─── Reading text ───

As effective as chemo in delaying progression of specific tumors; augments effectiveness in culture

THURSDAY, Feb. 9 (HealthDay News) -- Short cycles of starvation (fasting) sensitizes mammalian cancer cells to chemotherapeutic agents, and may increase the effectiveness of chemotherapy against cancer cells and in mouse models, according to an experimental study published online Feb. 8 in Science Translational Medicine.

Changhan Lee, from the University of Southern California in Los Angeles, and colleagues examined whether fasting had any effect on chemotherapy sensitivity in yeast cells expressing the oncogene-like RAS2val19, 17 mammalian cancer cell lines, and in mouse models of neuroblastoma.

─── Supplied data ───

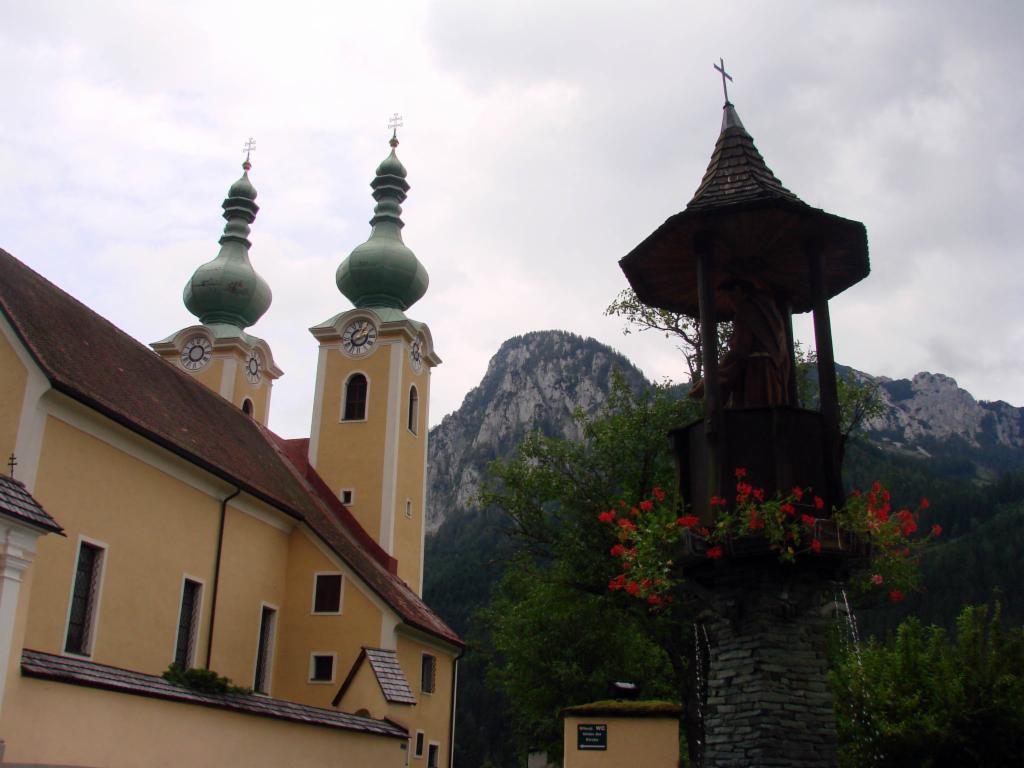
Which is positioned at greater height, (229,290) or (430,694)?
(229,290)

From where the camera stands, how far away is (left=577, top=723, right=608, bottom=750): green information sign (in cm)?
1281

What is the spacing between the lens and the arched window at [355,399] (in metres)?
32.3

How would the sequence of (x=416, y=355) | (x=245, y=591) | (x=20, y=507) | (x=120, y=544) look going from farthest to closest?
(x=416, y=355)
(x=245, y=591)
(x=120, y=544)
(x=20, y=507)

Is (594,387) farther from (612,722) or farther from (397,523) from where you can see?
(612,722)

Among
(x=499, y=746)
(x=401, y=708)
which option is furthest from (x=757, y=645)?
(x=499, y=746)

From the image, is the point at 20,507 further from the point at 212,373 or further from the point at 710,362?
the point at 212,373

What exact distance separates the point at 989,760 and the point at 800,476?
7359mm

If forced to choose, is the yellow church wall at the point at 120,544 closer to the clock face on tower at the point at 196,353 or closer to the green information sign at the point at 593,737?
the green information sign at the point at 593,737

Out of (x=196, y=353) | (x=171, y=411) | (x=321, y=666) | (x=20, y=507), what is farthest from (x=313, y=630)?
A: (x=196, y=353)

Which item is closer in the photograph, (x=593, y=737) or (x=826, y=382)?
(x=826, y=382)

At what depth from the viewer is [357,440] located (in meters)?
31.8

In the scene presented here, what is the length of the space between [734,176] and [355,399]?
70.6ft

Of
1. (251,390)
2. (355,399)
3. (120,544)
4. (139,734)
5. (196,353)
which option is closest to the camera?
(139,734)

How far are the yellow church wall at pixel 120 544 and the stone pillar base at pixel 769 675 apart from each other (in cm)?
1055
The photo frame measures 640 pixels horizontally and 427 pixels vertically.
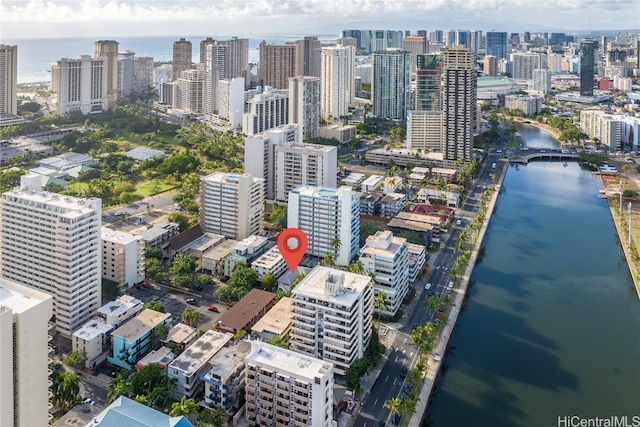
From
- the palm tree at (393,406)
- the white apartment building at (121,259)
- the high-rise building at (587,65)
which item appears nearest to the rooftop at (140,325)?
the white apartment building at (121,259)

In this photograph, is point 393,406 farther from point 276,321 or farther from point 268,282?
point 268,282

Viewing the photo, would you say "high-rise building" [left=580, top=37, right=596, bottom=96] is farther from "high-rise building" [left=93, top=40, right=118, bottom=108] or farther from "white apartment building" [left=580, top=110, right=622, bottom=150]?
"high-rise building" [left=93, top=40, right=118, bottom=108]

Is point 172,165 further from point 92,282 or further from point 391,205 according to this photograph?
point 92,282

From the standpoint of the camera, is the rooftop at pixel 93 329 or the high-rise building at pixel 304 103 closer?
the rooftop at pixel 93 329

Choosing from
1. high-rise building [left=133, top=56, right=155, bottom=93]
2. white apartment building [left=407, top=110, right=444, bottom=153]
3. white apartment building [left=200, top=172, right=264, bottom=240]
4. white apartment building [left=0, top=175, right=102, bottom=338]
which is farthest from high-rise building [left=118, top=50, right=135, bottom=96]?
white apartment building [left=0, top=175, right=102, bottom=338]

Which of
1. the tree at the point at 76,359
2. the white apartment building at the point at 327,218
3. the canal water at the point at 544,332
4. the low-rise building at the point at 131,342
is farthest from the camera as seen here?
the white apartment building at the point at 327,218

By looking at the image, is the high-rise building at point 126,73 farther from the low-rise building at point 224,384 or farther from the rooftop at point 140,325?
the low-rise building at point 224,384
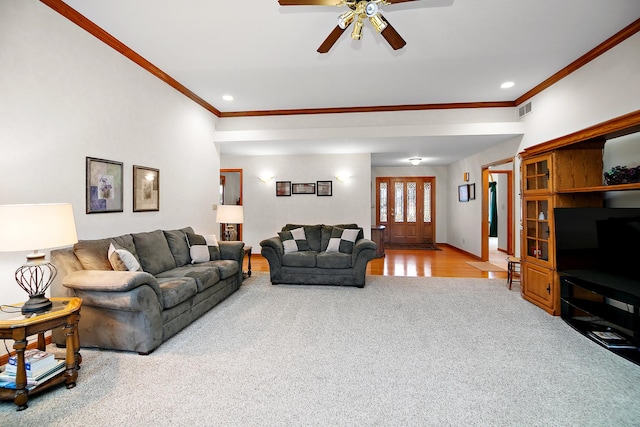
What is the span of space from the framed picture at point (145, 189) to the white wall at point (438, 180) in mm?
6771

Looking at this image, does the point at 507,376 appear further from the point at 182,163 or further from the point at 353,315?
the point at 182,163

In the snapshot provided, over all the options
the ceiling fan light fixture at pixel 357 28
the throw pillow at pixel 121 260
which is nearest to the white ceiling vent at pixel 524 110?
the ceiling fan light fixture at pixel 357 28

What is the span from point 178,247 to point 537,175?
15.3 feet

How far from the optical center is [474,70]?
156 inches

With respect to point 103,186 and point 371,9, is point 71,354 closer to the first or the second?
point 103,186

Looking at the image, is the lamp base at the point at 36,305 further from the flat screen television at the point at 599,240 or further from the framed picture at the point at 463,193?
the framed picture at the point at 463,193

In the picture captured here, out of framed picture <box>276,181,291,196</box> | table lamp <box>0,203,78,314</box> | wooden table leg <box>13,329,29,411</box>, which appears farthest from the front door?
wooden table leg <box>13,329,29,411</box>

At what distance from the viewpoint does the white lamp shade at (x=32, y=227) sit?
6.21 feet

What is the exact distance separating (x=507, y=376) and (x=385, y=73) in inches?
142

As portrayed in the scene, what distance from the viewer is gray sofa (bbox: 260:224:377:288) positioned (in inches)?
185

───

→ Instructions:
[1] Answer these questions using the fasting and chemotherapy article:
(a) In which journal was the study published online, and on what date?
(b) Which university is Changhan Lee from?
(c) How many mammalian cancer cell lines did the researchers examine?
[2] From the fasting and chemotherapy article, retype the passage that opens with the words "THURSDAY, Feb. 9" and ends after the words "Science Translational Medicine.".
[3] Write the next part of the fasting and chemotherapy article, picking up after its last sentence.

→ Outputs for the tasks:
[1]
(a) Science Translational Medicine, on Feb. 8
(b) The University of Southern California in Los Angeles
(c) 17

[2]
THURSDAY, Feb. 9 (HealthDay News) -- Short cycles of starvation (fasting) sensitizes mammalian cancer cells to chemotherapeutic agents, and may increase the effectiveness of chemotherapy against cancer cells and in mouse models, according to an experimental study published online Feb. 8 in Science Translational Medicine.

[3]
The researchers found that fasting sensitized yeast cells and 15 of the mammalian cancer cell lines to chemotherapeutic agents. For specific tumors, fasting was as effective as chemotherapeutic agents in delaying progression, and fasting increased the effectiveness of chemotherapeutic agents against melanoma, glioma, and breast cancer cells. Fasting cycles plus chemotherapy, but neither treatment alone, resulted in long-term cancer-free survival in a mouse model of neuroblastoma. Short-term starvation was associated with increased phosphorylation of stress-sensitizing kinases, oxidative stress, cleavage of caspase-3, DNA damage, and apoptosis in 4T1 breast cancer cells.

"The previously described fasting-dependent differential stress resistance of normal and cancer cells and the tumor cell-specific sensitization to chemotherapeutic agents presented here suggest that short-term starvation conditions or modified diets that promote similar changes may be able to enhance standard cancer therapies," Lee and colleagues write.